Não pude dizer nada e minha taciturnidade me incomodava, a respiração vinha mais sôfrega e os meus braços inquietos revelavam mais do que eu gostaria de mostrar. Evitava o olhar duro de minha mãe, por mais que eu quisesse focar no seu rosto, meu pescoço simplesmente se recusava a se virar para fitá-la.

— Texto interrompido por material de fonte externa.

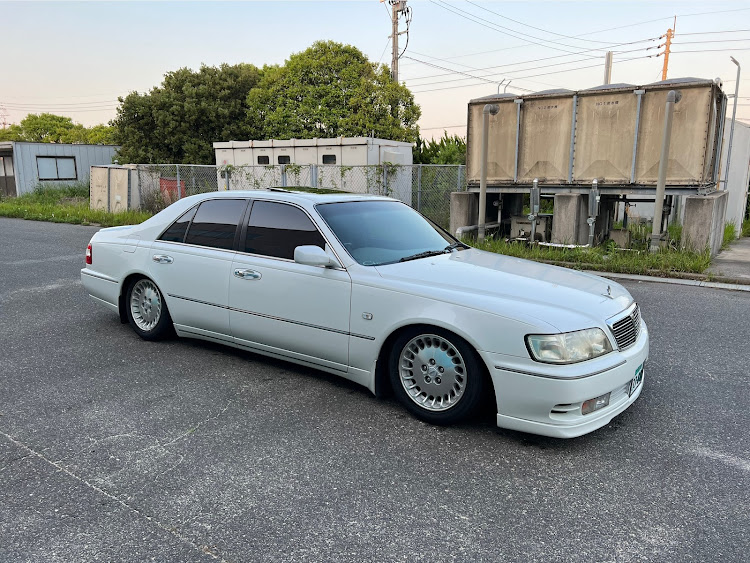 シーマのシーマ・Y33シーマに関するカスタム事例の投稿画像1枚目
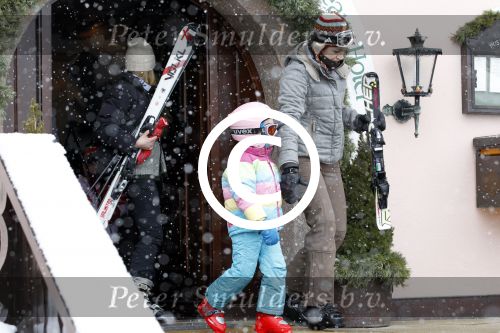 Lech 19 februari 2012
Prinses Maxima Prins Willem Alexander Prinses laurentien Prins Constantin Prinses Mabel Wisse Smit en de prinsesjes Amalia Ariane Alexia Eloise Claus Cazimir Luana en Zaria gaan skien en vertrekken bij Hotel Post.
Peter Smulders bv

Os guardas sem qualquer margem de contestação à minha mãe pegaram o vermelho do meu lado o puxando calmamente me tirando se seu calor. O mais estranho era que eu senti falta da companhia do garoto, por mais que fosse um dia ruim eu poderia até me imaginar cuidando dele, o visitando as escondidas durante a noite para ver sua recuperação. Você vai fazer isso, é seu dever e de mais ninguém.

– Esperem. – Falei sem pensar nas conseqüências. O olhar dos guardas e o de minha mãe se reterão sobre mim queimando minha pele expondo todo o meu interior apodrecido pelo tempo. – Preciso de uma confirmação que eles vão fazer isso mesmo.

Dessa vez falei olhando na profundidade dos olhos já escurecidos de minha mãe, gostaria de ver um sorriso delinear-se por seus lábios, mas nem isso obtive, ganhei nada além de um olhar triste de desaprovação e falta de convicção. Esbravejei contra mim por dentro inúmeras vezes, sabendo que não tinha como voltar atrás, prossegui olhando para minha mãe.

– Use seus poderes, mãe.

O pedido foi seco, e isso chocou a todos ali. Minha mãe era uma cantora da Casa Nornus, seu poder podia ser subestimado, mas quando colocado em pratica qualquer um recuava em horror e descrença no que via. Apenas com um olhar e com o poder da voz, minha mãe podia fazer as pessoas fazerem o que ela quisesse, mas seu poder ia além daquilo. Dotada de um poder a décadas jamais visto, minha mãe não precisava de contato visual, sua voz podia hipnotizar uma sala inteira.